Acórdão nº 593/09.7TBCTB.L1.S1 de Supremo Tribunal de Justiça (Portugal), 12 de Setembro de 2013

Magistrado ResponsávelGRANJA DA FONSECA
Data da Resolução12 de Setembro de 2013
EmissorSupremo Tribunal de Justiça (Portugal)

Acordam no Supremo Tribunal de Justiça: 1.

O autor AA, advogado em causa própria, intentou a presente acção declarativa, de condenação, com processo ordinário, contra os réus BB, CC e DD, pedindo: a) - A condenação solidária de todos os réus a pagarem-lhe a quantia de € 113.050,43, acrescida de € 21.430 de IVA, num total de € 134.480, acrescida dos juros vincendos até efectivo pagamento, e b) - A condenação do 1º e 3º Réus a pagarem-lhe a quantia de € 150,00, acrescida dos juros vincendos até efectivo pagamento.

» Entradas

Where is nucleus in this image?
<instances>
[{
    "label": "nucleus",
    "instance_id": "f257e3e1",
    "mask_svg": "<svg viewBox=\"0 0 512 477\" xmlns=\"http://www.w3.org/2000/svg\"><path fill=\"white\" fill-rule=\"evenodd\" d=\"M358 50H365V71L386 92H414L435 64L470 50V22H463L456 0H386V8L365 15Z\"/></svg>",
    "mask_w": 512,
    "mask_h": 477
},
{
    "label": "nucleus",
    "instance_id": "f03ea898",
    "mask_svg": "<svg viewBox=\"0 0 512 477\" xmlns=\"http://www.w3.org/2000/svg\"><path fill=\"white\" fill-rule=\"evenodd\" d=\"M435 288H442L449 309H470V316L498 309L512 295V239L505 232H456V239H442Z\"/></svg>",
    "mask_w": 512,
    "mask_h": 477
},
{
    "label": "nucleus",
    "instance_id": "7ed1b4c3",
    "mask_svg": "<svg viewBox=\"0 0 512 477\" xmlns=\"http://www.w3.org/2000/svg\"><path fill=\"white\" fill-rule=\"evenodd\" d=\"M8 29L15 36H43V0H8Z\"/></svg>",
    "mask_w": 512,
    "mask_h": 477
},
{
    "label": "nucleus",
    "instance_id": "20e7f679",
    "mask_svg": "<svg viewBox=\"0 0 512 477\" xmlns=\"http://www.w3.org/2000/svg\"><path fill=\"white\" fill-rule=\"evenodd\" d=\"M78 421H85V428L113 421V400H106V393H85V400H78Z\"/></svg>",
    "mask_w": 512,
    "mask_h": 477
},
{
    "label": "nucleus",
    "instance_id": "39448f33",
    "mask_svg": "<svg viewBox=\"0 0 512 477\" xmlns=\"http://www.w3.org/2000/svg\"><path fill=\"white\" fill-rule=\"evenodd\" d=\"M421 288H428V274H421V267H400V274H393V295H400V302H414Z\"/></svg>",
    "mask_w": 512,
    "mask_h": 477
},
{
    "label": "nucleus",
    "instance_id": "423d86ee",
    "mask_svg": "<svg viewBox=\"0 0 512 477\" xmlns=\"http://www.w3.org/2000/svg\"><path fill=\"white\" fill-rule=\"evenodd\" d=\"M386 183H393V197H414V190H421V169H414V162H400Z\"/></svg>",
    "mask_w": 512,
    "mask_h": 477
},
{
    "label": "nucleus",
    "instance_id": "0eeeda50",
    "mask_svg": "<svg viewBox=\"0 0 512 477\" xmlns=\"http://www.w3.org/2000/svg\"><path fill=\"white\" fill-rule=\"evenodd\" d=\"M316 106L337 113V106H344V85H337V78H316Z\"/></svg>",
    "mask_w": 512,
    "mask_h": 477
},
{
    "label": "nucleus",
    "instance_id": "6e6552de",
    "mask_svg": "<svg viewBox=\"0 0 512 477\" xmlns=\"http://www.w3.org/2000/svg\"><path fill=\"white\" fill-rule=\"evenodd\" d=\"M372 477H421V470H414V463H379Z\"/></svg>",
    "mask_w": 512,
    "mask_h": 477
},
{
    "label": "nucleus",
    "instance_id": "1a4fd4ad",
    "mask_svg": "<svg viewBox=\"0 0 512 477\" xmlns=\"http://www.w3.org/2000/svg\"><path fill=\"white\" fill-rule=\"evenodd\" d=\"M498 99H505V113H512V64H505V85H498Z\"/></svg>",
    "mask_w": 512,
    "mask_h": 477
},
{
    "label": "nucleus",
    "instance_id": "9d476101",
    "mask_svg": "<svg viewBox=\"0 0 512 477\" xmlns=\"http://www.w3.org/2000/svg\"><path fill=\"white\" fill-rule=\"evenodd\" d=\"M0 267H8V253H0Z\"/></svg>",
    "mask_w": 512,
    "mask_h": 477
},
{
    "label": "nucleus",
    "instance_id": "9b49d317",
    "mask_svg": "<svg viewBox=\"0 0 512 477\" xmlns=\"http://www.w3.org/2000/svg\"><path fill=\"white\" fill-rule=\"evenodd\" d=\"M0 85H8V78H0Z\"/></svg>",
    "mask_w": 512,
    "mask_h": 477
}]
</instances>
==
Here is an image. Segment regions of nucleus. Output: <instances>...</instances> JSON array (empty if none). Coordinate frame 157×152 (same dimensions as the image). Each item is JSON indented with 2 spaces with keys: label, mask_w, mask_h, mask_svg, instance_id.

» Enunciado A
No acórdão, em que diferem os pedidos a) e b) do autor quanto aos réus visados e às quantias pedidas?
» Enunciado B
Reproduza do acórdão o trecho que vai de "Acórdão nº 593/09.7TBCTB.L1.S1" até "até efectivo pagamento.", inclusive.
» Enunciado C
Dê seguimento ao acórdão do Supremo Tribunal de Justiça a partir da última frase apresentada.
O material não tem qualquer relação com o acórdão.

» Resposta A
No pedido a), o autor pede a condenação solidária dos três réus a pagarem-lhe € 113.050,43, acrescidos de € 21.430 de IVA e dos juros vincendos até efectivo pagamento. No pedido b), pede apenas a condenação do 1.º e do 3.º réus a pagarem-lhe € 150,00, acrescidos dos juros vincendos até efectivo pagamento.

» Resposta B
Acórdão nº 593/09.7TBCTB.L1.S1 de Supremo Tribunal de Justiça (Portugal), 12 de Setembro de 2013

Magistrado ResponsávelGRANJA DA FONSECA
Data da Resolução12 de Setembro de 2013
EmissorSupremo Tribunal de Justiça (Portugal)

Acordam no Supremo Tribunal de Justiça: 1.

O autor AA, advogado em causa própria, intentou a presente acção declarativa, de condenação, com processo ordinário, contra os réus BB, CC e DD, pedindo: a) - A condenação solidária de todos os réus a pagarem-lhe a quantia de € 113.050,43, acrescida de € 21.430 de IVA, num total de € 134.480, acrescida dos juros vincendos até efectivo pagamento, e b) - A condenação do 1º e 3º Réus a pagarem-lhe a quantia de € 150,00, acrescida dos juros vincendos até efectivo pagamento.

» Resposta C
Fundamentando a sua pretensão, alega, em síntese, ser aquele o valor dos honorários devidos pelos seus serviços profissionais, enquanto advogado, que prestou em representação dos réus, através de mandato forense, desde o ano de 1996, até que, no ano de 2007, veio a saber que os réus tinham outorgado procuração forense a outros dois advogados – o que foi por si entendido como acto de revogação tácita do mandato que lhe tinha sido conferido – o que levou a que tivesse interpelado os dois primeiros réus, para ser pago pelos serviços prestados até àquela data, apresentando, para tanto, nota de honorários e despesas, sem que, no entanto, tivesse obtido qualquer resposta.

Contestaram os dois primeiros réus, invocando a excepção peremptória do pagamento das quantias peticionadas e ainda que o mandato cessou, não pelas razões invocadas pelo autor mas sim pela comunicação escrita, que dirigiu aos réus, datada de 28 de Julho de 2005, terminando por invocar a excepção da prescrição presuntiva do pagamento, prevista no artigo 317º do Código Civil.

Concluíram pela procedência das excepções e sua consequente absolvição do pedido.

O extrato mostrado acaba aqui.